[Image-caption web data]
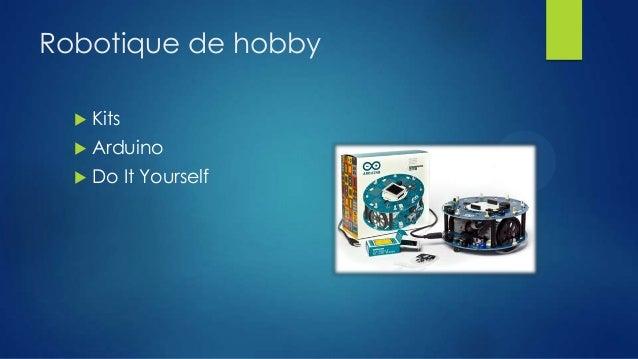 Robotique de hobby   Kits    Arduino    Do It Yourself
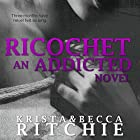 Ricochet: Addicted, Book 1.5 (       UNABRIDGED) by Krista Ritchie, Becca Ritchie Narrated by Erin Mallon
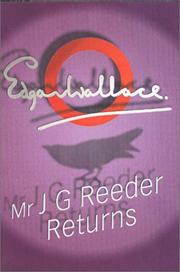 Cover of: Mr J G Reeder Returns by Edgar Wallace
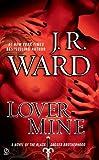 """""""Lover Mine - A Novel of the Black Dagger Brotherhood"""" av J. R. Ward"""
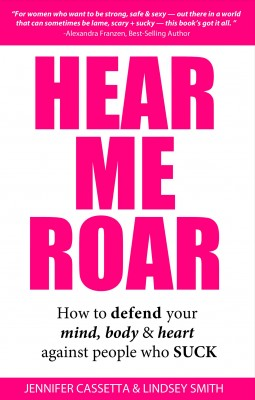 Hear Me Roar - How to Defend Your Mind, Body and Heart Against People Who Suck by Lindsey Smith from Bookbaby in Family & Health category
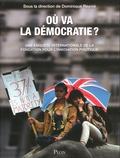 Dominique Reynié - Où va la démocratie ? - Une enquête internationale de la Fondation pour l'innovation politique.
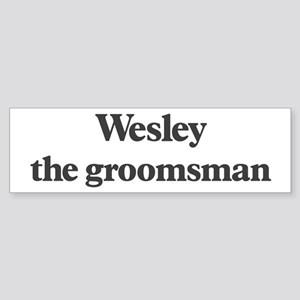 Wesley the groomsman Bumper Sticker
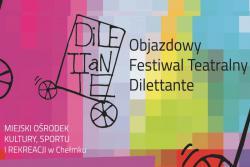 Objazdowy Festiwal Teatralny Dilettante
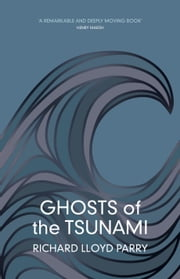 Ghosts of the Tsunami - Death and Life in Japan ebook by Richard Lloyd Parry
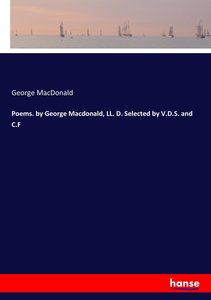 Poems. by George Macdonald, LL. D. Selected by V.D.S. and C.F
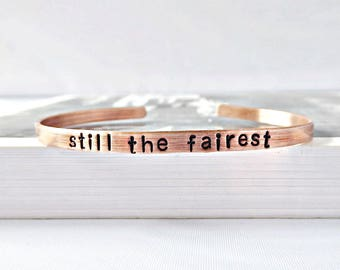 Still the Fairest, hot wife gift, wedding anniversary, xmas jewelry wife, 30th, 40th, cute wife gift, from husband, skinny cuff bracelet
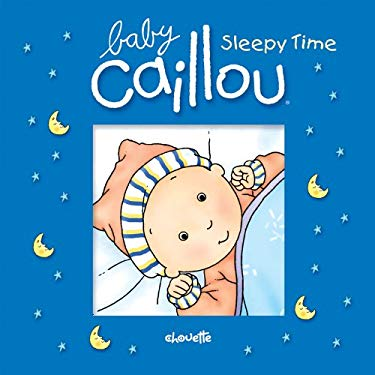 Caillou: Sleepy Time 9782894508435
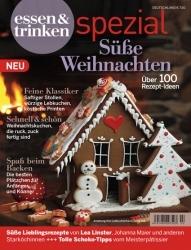 Essen & Trinken: Sonderheft Süße Weihnachten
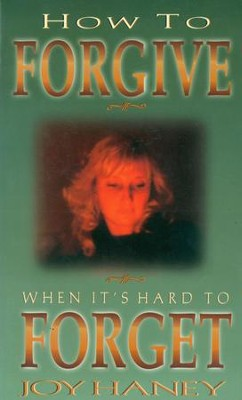 How To Forgive When It's Hard to Forget - eBook  -     By: Joy Haney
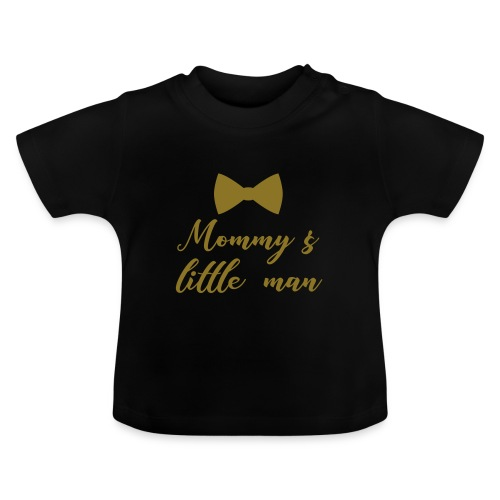 Mommy's little man - Baby T-shirt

> **Problem description**: Repeat, with no pictures, each line from the beginning of the data through the line containing "Objazdowy Festiwal Teatralny Dilettante", inclusive.

> **Solved exercise**:
 Robotique de hobby   Kits    Arduino    Do It Yourself
 Ricochet: Addicted, Book 1.5 (       UNABRIDGED) by Krista Ritchie, Becca Ritchie Narrated by Erin Mallon
 Cover of: Mr J G Reeder Returns by Edgar Wallace
 """""""Lover Mine - A Novel of the Black Dagger Brotherhood"""" av J. R. Ward"""
 Hear Me Roar - How to Defend Your Mind, Body and Heart Against People Who Suck by Lindsey Smith from Bookbaby in Family & Health category
 Dominique Reynié - Où va la démocratie ? - Une enquête internationale de la Fondation pour l'innovation politique.
 Wesley the groomsman Bumper Sticker
 Objazdowy Festiwal Teatralny Dilettante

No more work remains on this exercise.